| Goal of the exercise |
Write out each entry again. Keep every word exactly as it is.

| Input for this task |
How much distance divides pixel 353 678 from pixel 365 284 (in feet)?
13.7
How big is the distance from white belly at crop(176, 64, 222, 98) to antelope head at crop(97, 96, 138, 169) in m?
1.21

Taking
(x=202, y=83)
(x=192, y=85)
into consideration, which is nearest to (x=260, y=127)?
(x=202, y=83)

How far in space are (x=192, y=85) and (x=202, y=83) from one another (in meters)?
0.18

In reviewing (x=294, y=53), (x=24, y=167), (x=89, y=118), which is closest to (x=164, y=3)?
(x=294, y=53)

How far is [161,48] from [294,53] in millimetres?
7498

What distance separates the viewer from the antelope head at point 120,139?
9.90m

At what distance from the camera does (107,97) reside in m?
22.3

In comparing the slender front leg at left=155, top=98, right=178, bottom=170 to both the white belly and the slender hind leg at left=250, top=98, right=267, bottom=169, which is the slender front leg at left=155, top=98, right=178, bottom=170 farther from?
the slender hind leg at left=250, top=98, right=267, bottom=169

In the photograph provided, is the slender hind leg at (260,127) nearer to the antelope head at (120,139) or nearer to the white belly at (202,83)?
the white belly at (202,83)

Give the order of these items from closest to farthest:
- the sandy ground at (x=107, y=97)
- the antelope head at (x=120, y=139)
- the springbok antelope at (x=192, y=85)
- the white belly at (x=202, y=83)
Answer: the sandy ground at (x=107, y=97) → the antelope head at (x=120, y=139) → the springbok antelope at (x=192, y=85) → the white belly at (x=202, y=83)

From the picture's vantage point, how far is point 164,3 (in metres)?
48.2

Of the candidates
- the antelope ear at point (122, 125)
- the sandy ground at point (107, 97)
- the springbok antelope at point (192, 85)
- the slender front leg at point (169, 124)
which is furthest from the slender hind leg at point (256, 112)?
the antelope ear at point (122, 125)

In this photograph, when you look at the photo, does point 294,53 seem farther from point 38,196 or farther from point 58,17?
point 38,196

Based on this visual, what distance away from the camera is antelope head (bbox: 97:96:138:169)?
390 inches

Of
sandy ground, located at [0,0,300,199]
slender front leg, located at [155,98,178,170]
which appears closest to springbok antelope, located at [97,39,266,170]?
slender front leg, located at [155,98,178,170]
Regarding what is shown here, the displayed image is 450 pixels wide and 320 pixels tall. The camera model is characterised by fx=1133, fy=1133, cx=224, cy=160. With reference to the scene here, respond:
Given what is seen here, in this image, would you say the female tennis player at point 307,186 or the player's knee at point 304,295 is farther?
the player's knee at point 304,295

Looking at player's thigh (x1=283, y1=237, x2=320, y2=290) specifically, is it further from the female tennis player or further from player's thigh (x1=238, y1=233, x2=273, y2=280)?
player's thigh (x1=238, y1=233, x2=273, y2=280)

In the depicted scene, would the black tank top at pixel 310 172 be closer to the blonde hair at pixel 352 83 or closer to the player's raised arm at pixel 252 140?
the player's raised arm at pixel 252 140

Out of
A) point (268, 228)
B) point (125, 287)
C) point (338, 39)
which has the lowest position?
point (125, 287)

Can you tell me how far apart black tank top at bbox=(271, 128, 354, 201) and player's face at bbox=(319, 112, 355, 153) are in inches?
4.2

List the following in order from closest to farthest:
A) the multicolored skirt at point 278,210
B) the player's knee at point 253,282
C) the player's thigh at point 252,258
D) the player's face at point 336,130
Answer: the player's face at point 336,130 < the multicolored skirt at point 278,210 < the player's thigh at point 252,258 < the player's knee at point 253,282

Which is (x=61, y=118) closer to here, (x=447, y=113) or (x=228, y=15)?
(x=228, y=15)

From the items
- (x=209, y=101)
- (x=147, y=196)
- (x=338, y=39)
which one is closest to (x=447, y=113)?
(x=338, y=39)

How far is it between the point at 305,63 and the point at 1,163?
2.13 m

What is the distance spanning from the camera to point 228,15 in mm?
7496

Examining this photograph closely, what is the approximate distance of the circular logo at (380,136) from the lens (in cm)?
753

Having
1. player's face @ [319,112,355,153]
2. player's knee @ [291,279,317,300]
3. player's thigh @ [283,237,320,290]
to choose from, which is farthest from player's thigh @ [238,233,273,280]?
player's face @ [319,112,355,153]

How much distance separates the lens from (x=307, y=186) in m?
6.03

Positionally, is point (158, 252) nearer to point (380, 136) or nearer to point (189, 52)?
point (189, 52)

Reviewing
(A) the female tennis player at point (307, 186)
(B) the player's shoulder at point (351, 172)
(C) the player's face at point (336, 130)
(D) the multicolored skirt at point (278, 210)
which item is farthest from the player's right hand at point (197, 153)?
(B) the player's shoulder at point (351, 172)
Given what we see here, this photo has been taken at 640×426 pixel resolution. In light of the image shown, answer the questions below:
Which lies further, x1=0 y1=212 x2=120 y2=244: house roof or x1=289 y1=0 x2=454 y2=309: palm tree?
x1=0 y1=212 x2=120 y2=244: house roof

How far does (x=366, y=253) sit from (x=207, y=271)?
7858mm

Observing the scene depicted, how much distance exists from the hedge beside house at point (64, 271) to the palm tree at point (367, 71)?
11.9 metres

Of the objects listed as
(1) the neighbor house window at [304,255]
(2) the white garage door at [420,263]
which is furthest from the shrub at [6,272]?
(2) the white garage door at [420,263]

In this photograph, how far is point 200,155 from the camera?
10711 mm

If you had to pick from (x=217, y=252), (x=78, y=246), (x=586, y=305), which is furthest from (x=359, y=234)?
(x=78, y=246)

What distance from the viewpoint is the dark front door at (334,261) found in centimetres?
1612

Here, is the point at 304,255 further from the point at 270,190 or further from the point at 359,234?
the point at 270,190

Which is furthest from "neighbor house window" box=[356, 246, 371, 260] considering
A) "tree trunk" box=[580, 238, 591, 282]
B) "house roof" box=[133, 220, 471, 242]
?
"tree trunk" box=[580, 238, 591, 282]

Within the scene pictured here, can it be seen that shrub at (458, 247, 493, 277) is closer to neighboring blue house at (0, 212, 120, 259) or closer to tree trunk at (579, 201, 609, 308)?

| Written response |
How much distance divides pixel 353 678 from pixel 365 284 (in feet)?
13.7
How big is the distance from white belly at crop(176, 64, 222, 98) to antelope head at crop(97, 96, 138, 169) in m?
1.21

Taking
(x=202, y=83)
(x=192, y=85)
into consideration, which is nearest to (x=260, y=127)?
(x=202, y=83)

How far in space are (x=192, y=85) and (x=202, y=83) from one another (in meters)?
0.18

In reviewing (x=294, y=53), (x=24, y=167), (x=89, y=118), which is closest to (x=164, y=3)?
(x=294, y=53)

How far is [161,48] from [294,53] in millimetres?
7498

What distance separates the viewer from the antelope head at point 120,139?
9.90m

At what distance from the camera does (107,97) reside in m?
22.3

In comparing the slender front leg at left=155, top=98, right=178, bottom=170 to both the white belly and the slender hind leg at left=250, top=98, right=267, bottom=169, which is the slender front leg at left=155, top=98, right=178, bottom=170 farther from?
the slender hind leg at left=250, top=98, right=267, bottom=169

In the photograph provided, is the slender hind leg at (260,127) nearer to the antelope head at (120,139) or nearer to the white belly at (202,83)?
the white belly at (202,83)

Give the order of these items from closest to farthest:
- the sandy ground at (x=107, y=97)
- the antelope head at (x=120, y=139)
- the springbok antelope at (x=192, y=85)
- the white belly at (x=202, y=83)
Answer: the sandy ground at (x=107, y=97) → the antelope head at (x=120, y=139) → the springbok antelope at (x=192, y=85) → the white belly at (x=202, y=83)

From the picture's vantage point, how far is point 164,3 (in metres)?
48.2

Of the candidates
- the antelope ear at point (122, 125)
- the sandy ground at point (107, 97)
- the springbok antelope at point (192, 85)
- the slender front leg at point (169, 124)
which is furthest from the slender hind leg at point (256, 112)?
the antelope ear at point (122, 125)

In this photograph, when you look at the photo, does point 294,53 seem farther from point 38,196 or farther from point 58,17?
point 38,196

Based on this visual, what distance away from the camera is antelope head (bbox: 97:96:138:169)?
390 inches

Of
sandy ground, located at [0,0,300,199]
slender front leg, located at [155,98,178,170]
which appears closest to springbok antelope, located at [97,39,266,170]?
slender front leg, located at [155,98,178,170]
Regarding what is shown here, the displayed image is 450 pixels wide and 320 pixels tall. The camera model is characterised by fx=1133, fy=1133, cx=224, cy=160. With reference to the scene here, respond:
Given what is seen here, in this image, would you say the female tennis player at point 307,186 or the player's knee at point 304,295 is farther?
the player's knee at point 304,295

Looking at player's thigh (x1=283, y1=237, x2=320, y2=290) specifically, is it further from the female tennis player or further from player's thigh (x1=238, y1=233, x2=273, y2=280)?
player's thigh (x1=238, y1=233, x2=273, y2=280)

In the depicted scene, would the black tank top at pixel 310 172 be closer to the blonde hair at pixel 352 83 or closer to the player's raised arm at pixel 252 140?
the player's raised arm at pixel 252 140

Out of
A) point (268, 228)
B) point (125, 287)
C) point (338, 39)
which has the lowest position?
point (125, 287)

Can you tell me how far apart black tank top at bbox=(271, 128, 354, 201) and player's face at bbox=(319, 112, 355, 153) are in inches?
4.2

List the following in order from closest to farthest:
A) the multicolored skirt at point 278,210
B) the player's knee at point 253,282
C) the player's thigh at point 252,258
D) the player's face at point 336,130
Answer: the player's face at point 336,130 < the multicolored skirt at point 278,210 < the player's thigh at point 252,258 < the player's knee at point 253,282

Which is (x=61, y=118) closer to here, (x=447, y=113) or (x=228, y=15)?
(x=228, y=15)

From the items
- (x=209, y=101)
- (x=147, y=196)
- (x=338, y=39)
which one is closest to (x=447, y=113)?
(x=338, y=39)

How far is it between the point at 305,63 and the point at 1,163?
2.13 m

What is the distance spanning from the camera to point 228,15 in mm?
7496

Examining this photograph closely, what is the approximate distance of the circular logo at (380,136) from the lens (in cm)?
753

Having
1. player's face @ [319,112,355,153]
2. player's knee @ [291,279,317,300]
3. player's thigh @ [283,237,320,290]
to choose from, which is farthest from player's thigh @ [238,233,273,280]?
player's face @ [319,112,355,153]

How much distance separates the lens from (x=307, y=186) in m?
6.03

Positionally, is point (158, 252) nearer to point (380, 136) or nearer to point (189, 52)?
point (189, 52)

Reviewing
(A) the female tennis player at point (307, 186)
(B) the player's shoulder at point (351, 172)
(C) the player's face at point (336, 130)
(D) the multicolored skirt at point (278, 210)
which item is farthest from the player's right hand at point (197, 153)?
(B) the player's shoulder at point (351, 172)
Given what we see here, this photo has been taken at 640×426 pixel resolution. In light of the image shown, answer the questions below:
Which lies further, x1=0 y1=212 x2=120 y2=244: house roof or x1=289 y1=0 x2=454 y2=309: palm tree?
x1=0 y1=212 x2=120 y2=244: house roof

How far does (x=366, y=253) sit from (x=207, y=271)?
7858mm

Observing the scene depicted, how much distance exists from the hedge beside house at point (64, 271) to the palm tree at point (367, 71)?
11.9 metres

Of the objects listed as
(1) the neighbor house window at [304,255]
(2) the white garage door at [420,263]
which is furthest from the shrub at [6,272]?
(2) the white garage door at [420,263]

In this photograph, how far is point 200,155 from the camera?
10711 mm

If you had to pick from (x=217, y=252), (x=78, y=246), (x=586, y=305), which is furthest from (x=359, y=234)?
(x=78, y=246)

What distance from the viewpoint is the dark front door at (334,261) found in centimetres?
1612

Here, is the point at 304,255 further from the point at 270,190 or further from the point at 359,234?
the point at 270,190

Which is furthest from "neighbor house window" box=[356, 246, 371, 260] considering
A) "tree trunk" box=[580, 238, 591, 282]
B) "house roof" box=[133, 220, 471, 242]
?
"tree trunk" box=[580, 238, 591, 282]

Within the scene pictured here, can it be seen that shrub at (458, 247, 493, 277) is closer to neighboring blue house at (0, 212, 120, 259) or closer to tree trunk at (579, 201, 609, 308)?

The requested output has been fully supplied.